Within the first year of existence of our program, we have admitted a total of 48 MS students and 20 Post-Master's students. All are on schedule to graduate in August 2017.

Because the NP role is new to this geographic area, faculty have had to beg, bribe, and poach NP and MD preceptors from surrounding areas, as we build what we hope is a renewable pool of preceptors who are willing to work with our students. We have asked our students to help us network to identify potential preceptors; however, we do not expect that students go out and track down their own preceptors.

All of our preceptors and their practice settings are thoroughly vetted by us in relation to education, certification, and credentialing, as well as indemnification, before our students begin their clinical hours.

We have budgeted to pay each preceptor a small stipend for their efforts, and have applied for state funding focused on rural health that will help us to continue to provide these stipends.

So, no, our standards are not "so low" - - because we are new and building our base of preceptors. We are doing remarkable work preparing the next generation of primary care providers who will be available to care for our vulnerable and underserved rural population.

And we will be proud to graduate these advanced practice students under the imprimatur of our college which has a long history of serving our geographic area with well-educated and dedicated baccalaureate-prepared nurses.

Generalizations, such as are contained in the above message, are not only broadly inaccurate, but also are damaging to the profession.

1 Votes
Specializes in CRNA, Finally retired.
PANYNP said:
I teach in a new AGPCNP program in a college in a rural location. The need for NPs to provide primary care in rural settings is particularly high. Our students travel to our weekly classes from the eastern, western, and central areas of our state, as well as the northern tier of a neighboring state. We are located 60 miles from one major academic health science center, and 55 miles, in another direction, from another academic health science center.

Within the first year of existence of our program, we have admitted a total of 48 MS students and 20 Post-Master's students. All are on schedule to graduate in August 2017.

Because the NP role is new to this geographic area, faculty have had to beg, bribe, and poach NP and MD preceptors from surrounding areas, as we build what we hope is a renewable pool of preceptors who are willing to work with our students. We have asked our students to help us network to identify potential preceptors; however, we do not expect that students go out and track down their own preceptors.

* _Work request 1_:
In the post about the rural nurse practitioner program, how many Post-Master's students were admitted in the program's first year?
* _Work request 2_:
Extend the post about the rural nurse practitioner program past its last sentence.

* _Records supplied_:

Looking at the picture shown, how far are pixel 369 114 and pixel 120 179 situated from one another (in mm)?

---

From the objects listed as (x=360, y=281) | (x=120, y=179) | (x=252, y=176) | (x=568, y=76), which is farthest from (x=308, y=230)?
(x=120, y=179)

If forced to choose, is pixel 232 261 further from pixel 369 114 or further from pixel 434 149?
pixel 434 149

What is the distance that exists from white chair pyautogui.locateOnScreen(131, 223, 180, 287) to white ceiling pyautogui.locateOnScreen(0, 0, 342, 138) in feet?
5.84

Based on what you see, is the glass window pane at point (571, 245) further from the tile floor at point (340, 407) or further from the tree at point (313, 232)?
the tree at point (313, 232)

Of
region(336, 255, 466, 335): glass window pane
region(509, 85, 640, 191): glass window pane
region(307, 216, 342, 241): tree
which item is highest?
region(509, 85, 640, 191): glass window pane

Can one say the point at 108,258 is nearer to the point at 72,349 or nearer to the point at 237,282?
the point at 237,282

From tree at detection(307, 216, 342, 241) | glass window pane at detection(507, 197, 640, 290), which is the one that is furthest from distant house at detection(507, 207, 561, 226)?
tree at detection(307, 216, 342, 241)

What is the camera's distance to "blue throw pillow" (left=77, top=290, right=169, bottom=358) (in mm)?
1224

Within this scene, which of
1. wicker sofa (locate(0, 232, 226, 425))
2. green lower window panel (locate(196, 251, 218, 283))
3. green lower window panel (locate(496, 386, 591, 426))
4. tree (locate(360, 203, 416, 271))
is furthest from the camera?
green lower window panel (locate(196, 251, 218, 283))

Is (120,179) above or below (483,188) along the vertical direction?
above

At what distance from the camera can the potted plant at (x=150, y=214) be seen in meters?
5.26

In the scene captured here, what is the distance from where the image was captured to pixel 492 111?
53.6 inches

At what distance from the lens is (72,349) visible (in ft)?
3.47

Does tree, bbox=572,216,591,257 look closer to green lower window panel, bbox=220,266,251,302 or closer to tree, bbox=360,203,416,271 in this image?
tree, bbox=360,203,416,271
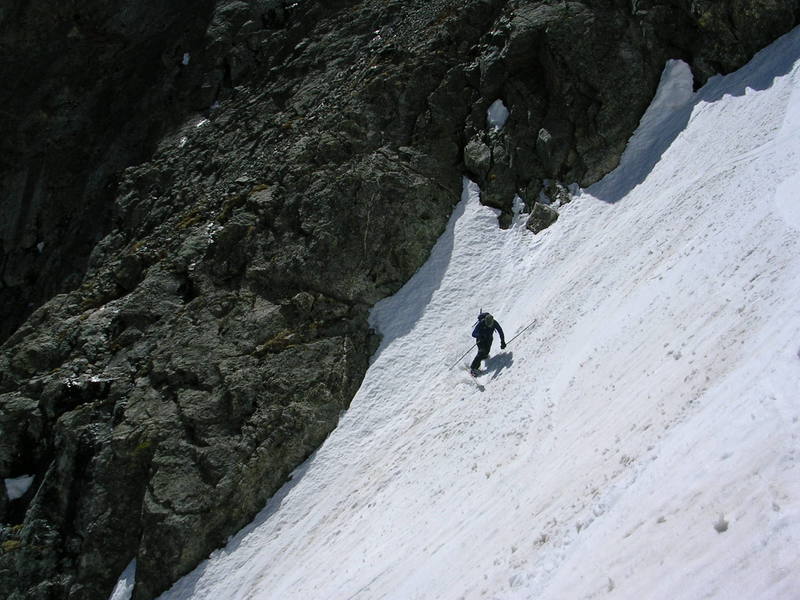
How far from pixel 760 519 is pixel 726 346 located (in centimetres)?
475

* * *

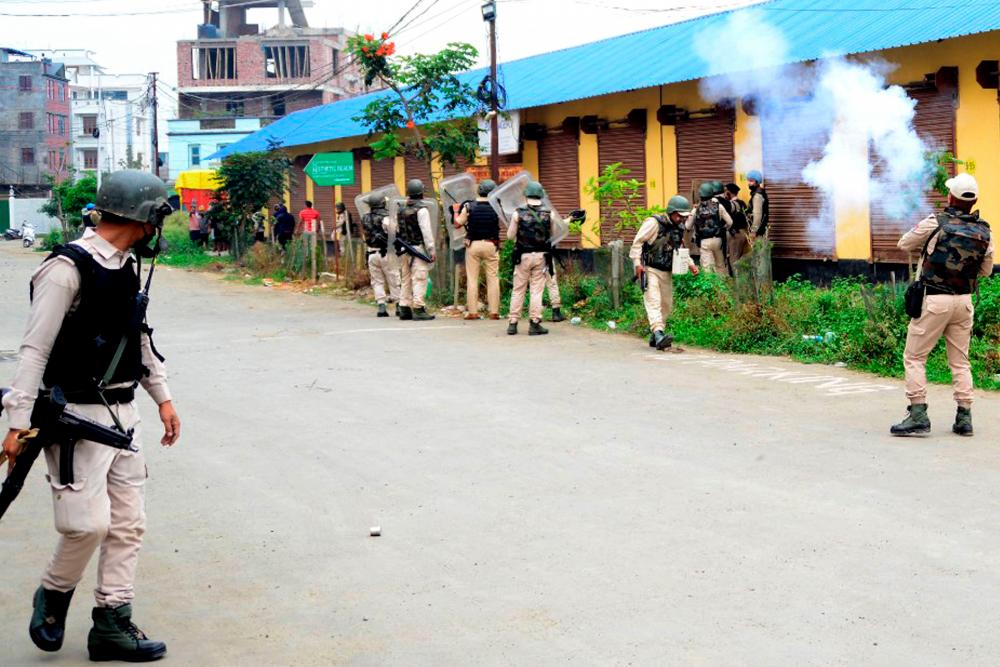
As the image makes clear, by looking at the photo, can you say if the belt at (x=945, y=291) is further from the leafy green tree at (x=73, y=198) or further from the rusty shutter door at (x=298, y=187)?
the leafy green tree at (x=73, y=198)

* _Task result 1_:
20

* _Task result 2_:
All of our preceptors and their practice settings are thoroughly vetted by us in relation to education, certification, and credentialing, as well as indemnification, before our students begin their clinical hours.

We have budgeted to pay each preceptor a small stipend for their efforts, and have applied for state funding focused on rural health that will help us to continue to provide these stipends.

So, no, our standards are not "so low" - - because we are new and building our base of preceptors. We are doing remarkable work preparing the next generation of primary care providers who will be available to care for our vulnerable and underserved rural population.

And we will be proud to graduate these advanced practice students under the imprimatur of our college which has a long history of serving our geographic area with well-educated and dedicated baccalaureate-prepared nurses.

Generalizations, such as are contained in the above message, are not only broadly inaccurate, but also are damaging to the profession.

Since your program provides the students with vetted preceptors, my comments don't even apply to your program.

2 Votes
Specializes in Crit Care; EOL; Pain/Symptom; Gero.

We still are asking students to "help" us identify preceptors.

Not sure of the context behind your original comment.

1 Votes
Specializes in CRNA, Finally retired.
PANYNP said:
We still are asking students to "help" us identify preceptors.

Not sure of the context behind your original comment.

I see you are talking about BSN students. I thought thus thread was about NP students who often gave to find their own clinical preceptors.